これから老いてゆく夫婦にとっては、取り上げにくい問題を語り合うきっかけになるかもしれません。

●読みやすさ ★★★☆☆

すんなりと入り込むことができる文体です。

ただし、医療に関する知識があまりない方には、専門用語や病気の説明の部分が難しく思えるかもしれません。でも、それは日本語でも同様ですし、そこでめげずに知識を得る絶好の機会だと思って単語を調べていただければよいかと思います。

●アダルト度 ★★☆☆☆

子供が読んで困るところはありませんが、このテーマを理解できる年齢に達している必要はあるでしょう。

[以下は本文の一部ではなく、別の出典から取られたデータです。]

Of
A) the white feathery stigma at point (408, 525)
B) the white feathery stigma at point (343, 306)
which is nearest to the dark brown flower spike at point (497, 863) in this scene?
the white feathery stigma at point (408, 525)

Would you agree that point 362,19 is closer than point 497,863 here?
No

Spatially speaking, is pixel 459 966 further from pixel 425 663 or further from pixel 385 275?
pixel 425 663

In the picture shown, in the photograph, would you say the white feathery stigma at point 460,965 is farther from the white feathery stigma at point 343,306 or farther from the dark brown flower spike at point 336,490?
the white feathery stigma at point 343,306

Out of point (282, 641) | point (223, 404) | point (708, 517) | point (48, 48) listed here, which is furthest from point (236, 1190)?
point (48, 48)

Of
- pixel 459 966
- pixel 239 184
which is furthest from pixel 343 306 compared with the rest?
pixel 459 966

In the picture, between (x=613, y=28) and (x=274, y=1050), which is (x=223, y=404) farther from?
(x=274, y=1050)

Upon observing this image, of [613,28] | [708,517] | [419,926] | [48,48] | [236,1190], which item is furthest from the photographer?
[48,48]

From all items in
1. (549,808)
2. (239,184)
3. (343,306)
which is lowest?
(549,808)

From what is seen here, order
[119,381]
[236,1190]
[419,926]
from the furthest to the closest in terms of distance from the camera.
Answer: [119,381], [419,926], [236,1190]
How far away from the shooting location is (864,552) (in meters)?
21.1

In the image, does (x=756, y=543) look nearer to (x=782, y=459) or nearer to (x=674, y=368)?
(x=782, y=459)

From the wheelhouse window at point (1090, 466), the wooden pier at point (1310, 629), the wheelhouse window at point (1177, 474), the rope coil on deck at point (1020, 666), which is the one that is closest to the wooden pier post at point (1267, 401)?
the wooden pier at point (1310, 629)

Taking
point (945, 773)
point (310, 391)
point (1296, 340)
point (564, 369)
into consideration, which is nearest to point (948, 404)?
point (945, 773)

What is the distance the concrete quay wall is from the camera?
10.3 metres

小学校高学年から読めると思います。

2 Comments

  1. 何年も前の記事へのコメントで申し訳ありません。映画を去年観ました。「泥沼にはまりこんでボロボロになっていく家族を描く痛切な映画」と勝手に予想していたので、(アリスの病状が進行していく様子を見るのはもちろん辛かったのですが)観た後の正直な感想は「みんなけっこう冷静で理解のある家族で、思ったよりあっさりした映画だったなぁ」というものでした。それで、すぐに原作を読みたいとは思わないまま来ていたのですが、先日図書館でふと目に入ったので借りてきて読みました。映画でははっきりわからなかったアリスの内なる声が響き渡って、心を揺さぶられました。家族(特に夫)の葛藤も原作の方がストレートに伝えているように思いました。読み終えたばかりで、「私ならどうするだろうか」と自問することさえまだ怖いような気持ちでいます。

    この本とは直接関係ありませんが、昨日たまたま『徘徊 ママリン87歳の夏』というドキュメンタリー映画の予告編を見ました。「認知症が怖くなくなります」とか「想定外の大爆笑映画」という謳い文句は極端かと思いますが、興味を持ちました。

  2. Sparkyさん、

    じつをいうと、私は映画のほうは観ていないんです。
    本が衝撃的でしたから。
    あれにはすごく考えさせられました。自分なら、どうするだろう?と。

    とくに夫も私も家族に認知症がありましたから、現実問題なんですよね。
    ドキュメンタリーを観る気がないのは、病院や家庭ですでに現実を知っているからです。

    自分ならどうするのか?という問いへの答え、出ないですよね。